▶ [Compito 1]
Rispondi a queste domande sull'intervista sul ciclismo e il giornalismo:
(a) Secondo l'intervistato, dove si trova il problema, più che nel giornalismo o nella carta stampata?
(b) Con quali atleti vengono confrontati i ciclisti, che risultano più facili e aperti?
(c) Da che cosa sono influenzati soprattutto, oggigiorno, i cambiamenti?
▶ [Compito 2] Trascrivi fedelmente il passo dell'intervista sul ciclismo e il giornalismo che comincia con le parole "E del giornalismo" e termina dopo le parole "impostata e imposta.".
▶ [Compito 3] Scrivi il seguito dell'intervista sul ciclismo e il giornalismo a partire dall'ultima frase riportata.

E del giornalismo (sportivo e non) attuale che idea si è fatto?
Sinceramente leggo bei pezzi, scritti bene, inchieste valide e approfondite. Più che nel giornalismo o nella carta stampata, io credo che ci sia un problema nel mondo dell’informazione in generale. Mi riferisco alle veline, ad un’organizzazione che spesso pesa e mette mano più del necessario. Un’informazione dall’alto, impostata e imposta.
Com’è cambiato, invece, il mondo dei pedali? Da osservatore esterno, inizialmente mi ero fatto un’idea del ciclismo come di uno sport facilmente accessibile. Invece, nei miei primi mesi di esperienza sul campo, ho trovato una realtà diversa: non chiusa o difficile in senso assoluto ma estremamente complicata se rapportata all’immediatezza e alla frugalità che da sempre caratterizzano la bicicletta. Penso, per esempio, alla figura dell’addetto stampa: non ha assunto forse troppa importanza?
Ecco, infatti: mettiamo dei paletti altrimenti andiamo fuori strada. Rispetto al mondo del giornalismo, quello del ciclismo è cambiato poco o nulla. E i ciclisti, nonostante oggi sia molto più difficile reperirli o avere una conversazione con loro come Dio comanda, rimangono atleti estremamente facili e aperti se confrontati ad esempio con i calciatori. Il ciclismo, in sostanza, non ha fatto altro che adattarsi. La figura dell’addetto stampa, per ritornare al tuo esempio, è diventata importante col tempo. Prima bastava avere il numero di telefono, oggi la situazione è sicuramente diversa. Se un atteggiamento del genere garantisce e preserva sicuramente la vita aziendale, penalizza altrettanto sicuramente quella giornalistica, quindi chi fa questo lavoro ma anche il lettore che poi usufruisce del servizio.
Cosa si può fare per invertire questa tendenza? E soprattutto, chi dovrebbe alzare la voce? Atleti, dirigenti, addetti ai lavori o figure terze?
Non è una visione positiva e ottimistica, lo so, ma all’orizzonte non vedo novità significative. I cambiamenti sono lunghi, richiedono tempo e oggigiorno sono influenzati soprattutto dalla sfera economica. Momentaneamente, almeno per me, le cose stanno così: c’è questa tendenza “calcistica” e mi sembra inarrestabile. Sarò scontato, ma il giornalista ha già in mano gli strumenti per fare un bel lavoro: passione, onestà, competenza, qualità, buon italiano, immaginazione e fantasia quando è il caso. Sudore, lacrime e sentimenti, insomma.

▶ [Estratti di dati]
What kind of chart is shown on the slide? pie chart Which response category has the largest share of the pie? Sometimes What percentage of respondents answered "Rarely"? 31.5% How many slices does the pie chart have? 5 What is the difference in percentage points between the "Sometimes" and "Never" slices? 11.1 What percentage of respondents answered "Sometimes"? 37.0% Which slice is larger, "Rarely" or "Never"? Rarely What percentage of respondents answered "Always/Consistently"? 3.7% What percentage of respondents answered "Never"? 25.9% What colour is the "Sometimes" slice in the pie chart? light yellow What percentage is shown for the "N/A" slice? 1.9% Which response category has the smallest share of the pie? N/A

* * *

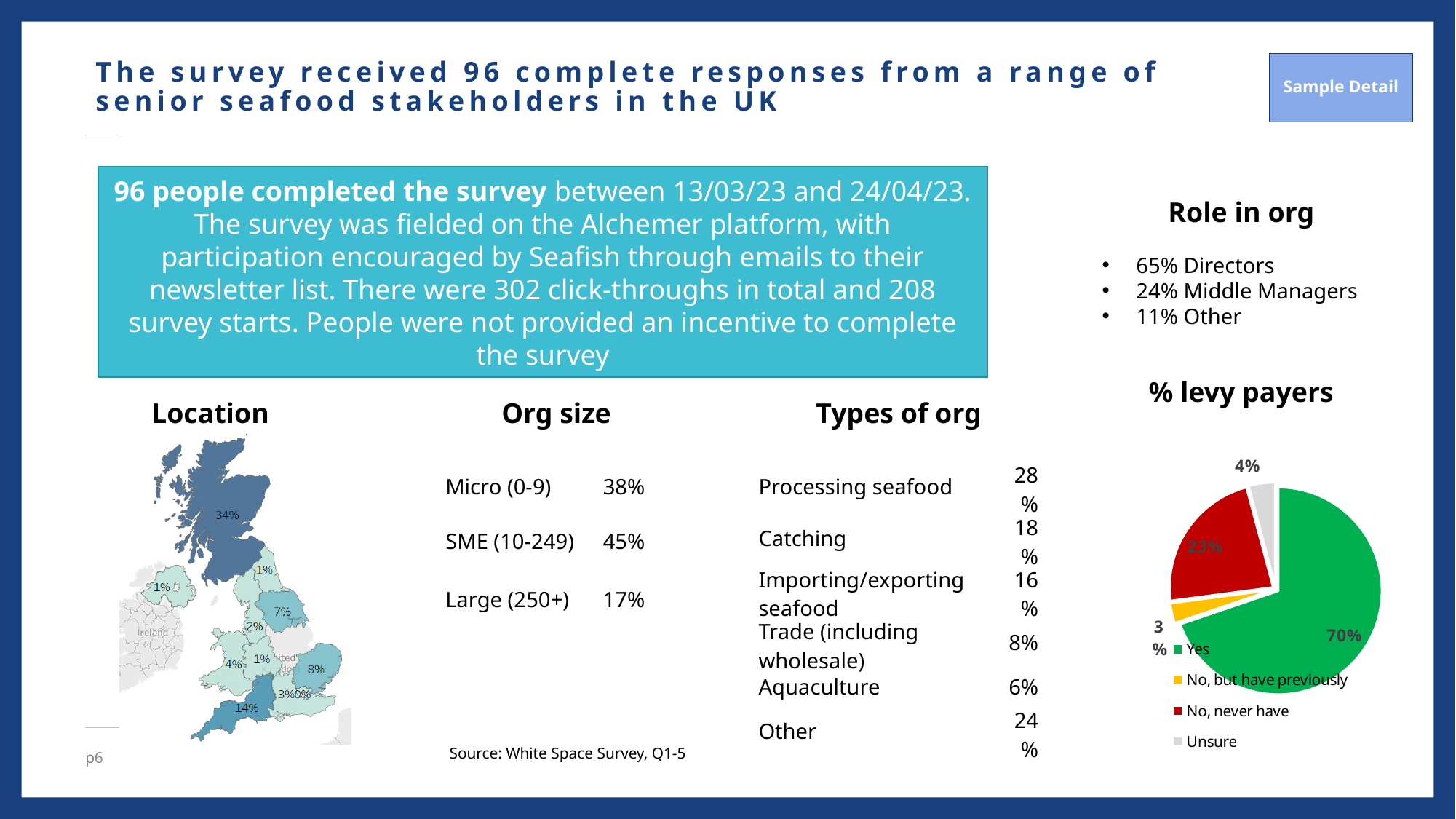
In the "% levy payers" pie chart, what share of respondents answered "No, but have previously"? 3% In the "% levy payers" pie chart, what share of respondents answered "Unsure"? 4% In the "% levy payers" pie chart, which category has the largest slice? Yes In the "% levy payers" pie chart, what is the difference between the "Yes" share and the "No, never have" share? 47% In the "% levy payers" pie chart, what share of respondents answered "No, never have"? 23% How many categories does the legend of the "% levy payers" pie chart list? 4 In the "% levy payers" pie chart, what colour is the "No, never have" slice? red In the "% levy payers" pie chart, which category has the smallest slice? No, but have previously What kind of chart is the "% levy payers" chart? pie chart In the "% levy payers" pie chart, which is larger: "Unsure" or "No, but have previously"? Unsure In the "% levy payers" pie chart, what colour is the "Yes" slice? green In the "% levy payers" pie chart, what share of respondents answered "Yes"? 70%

▶ [Risposta attesa 1]
(a) Il problema si trova nel mondo dell'informazione in generale.
(b) I ciclisti vengono confrontati con i calciatori.
(c) I cambiamenti sono influenzati soprattutto dalla sfera economica.

▶ [Risposta attesa 2]
E del giornalismo (sportivo e non) attuale che idea si è fatto?
Sinceramente leggo bei pezzi, scritti bene, inchieste valide e approfondite. Più che nel giornalismo o nella carta stampata, io credo che ci sia un problema nel mondo dell’informazione in generale. Mi riferisco alle veline, ad un’organizzazione che spesso pesa e mette mano più del necessario. Un’informazione dall’alto, impostata e imposta.

▶ [Risposta attesa 3]
Perché, secondo lei, il ciclismo si presta così bene al racconto? Perché tutti i più grandi giornalisti che si sono interessati al mondo dei pedali non hanno potuto fare a meno di raccontare, romanzare e integrare il ciclismo con storia, geografia, letteratura, scienza, attualità?
Facile: non è il ciclismo che assomiglia alla vita ma viceversa, è la vita che assomiglia al ciclismo. Ogni corsa è una vita, un’esistenza, un insieme gigantesco di eventi, situazioni, emozioni. Ogni atleta e ogni spettatore vive la sua e il suo occhio si sofferma su cose diverse. E’ un luogo di incontri, non ha eguali. Gli altri sono sport, il ciclismo è un qualcosa di più. Non si svolge dentro una “scatola” – per quanto magica essa possa essere – ma sulla strada, che ricorda l’andamento della nostra vita, fosse soltanto per come entrambe ce le immaginiamo quotidianamente.
La sua è una grande esperienza di giornalismo vissuto giorno per giorno, a fianco degli atleti e di tutti gli staff. Se la programmazione di un mensile segue ritmi e programmazioni più gestibili, come si lavora, invece, nella redazione di un quotidiano?
La mia esperienza, anche se credo che sia così per tutti, mi porta a dire che lavorare in quotidiano significa vivere il giornalismo nella sua forma più vera e pura. Diventa praticamente la tua vita. L’altra faccia della medaglia è che, nella maggior parte dei casi, si finisce per sacrificare tutto il resto, affetti compresi. Anzi, soprattutto quelli. La sfera familiare è spesso quella più sacrificata, diventa la seconda per importanza. Si arriva ad avere due vite vere e proprie ma distinte e la cosa, solitamente, non può durare a lungo. Infatti credo che, ancora oggi, quella dei giornalisti sia la categoria con più divorzi all’attivo.
Mi è capitato più volte di leggere un’intervista che Paolo Condò ha rilasciato a “l’Ultimo Uomo” nel novembre del 2015. Ecco, Condò, che lei conosce bene vista la comune esperienza in Gazzetta, ad un certo punto afferma che il suo giornalista preferito è Marco Pastonesi e che “sapere che lui se ne stia in prepensionamento, per me è un omicidio giornalistico”. Se mettono in prepensionamento uno come lei, cosa significa?
Allora, la scelta del giornale è dovuta ad uno stato di crisi dello stesso e proprio per questo è stato deciso di mandare via i diciassette giornalisti più vecchi. Una scelta anagrafica, diciamo. Certo, lavorare a “La Gazzetta” è una specie di passaporto per l’universo, però ormai è andata così. Sono entrato in una nuova fase della mia vita. Scrivo ancora, e molto: web, riviste (anche straniere), libri. Mi ha fatto piacere constatare che la forma di approfondimento che concede il libro vende ancora molto. Si pensava che fossero destinati a scomparire da un giorno all’altro e invece sono morti prima i giornali. Sicuramente qualche giornale sopravviverà dovendosi però accontentare di una piccola nicchia di appassionati.
Dove vede il giornalismo del futuro?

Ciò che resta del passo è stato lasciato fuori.